* Text to read *
Question

Fun question! :)) (Probability)

Answer 1

Two guys "A" and "B" play a game in which they toss a coin alternatively. The winner is the one who gets heads first. "A" starts first in the first game. The loser of the game tosses first in the next game. What is the probability that A will win the sixth game?

Answer 2

wat happened?

Answer 3

the answer was 1/2 lol

Answer 4

Nopez that not correct

Answer 5

the question you posted first. :P

Answer 6

Then also it wouldn't be correct

Answer 7

O.o okay

Answer 8

1/64?

Answer 9

Nope

Answer 10

I am confused

Answer 11

It could be multiple answers couldn't it since theres different chances like if A won all 5 and since B would go first, or if B won 5 and A wen't on the sixth etc.

Answer 12

"What is the probability that A will win the sixth game?" B has the same possibility since their both the same...

Answer 13

Hint: the probability of winning a game is more for the person who starts the game :))

* Collected data *

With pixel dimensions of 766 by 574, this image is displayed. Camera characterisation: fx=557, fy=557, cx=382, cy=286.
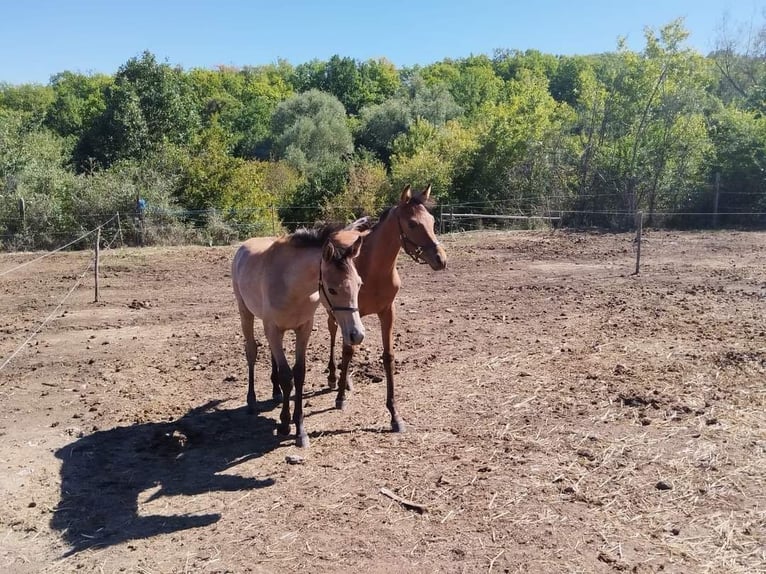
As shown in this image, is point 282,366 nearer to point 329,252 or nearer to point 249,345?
point 249,345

* Your tasks *
• a. In the probability thread, who tosses first in the next game?
• b. Summarize the probability thread in two sentences.

* Results for the exercise *
• a. The loser of the previous game tosses first in the next game.

• b. The thread poses a puzzle in which two players, A and B, take turns tossing a coin, the first to get heads wins, A starts the first game, and the loser of each game tosses first in the next, and it asks for the probability that A wins the sixth game. Replies suggest 1/2 and 1/64, both of which are rejected as incorrect, and a hint says the player who starts a game has a higher probability of winning it.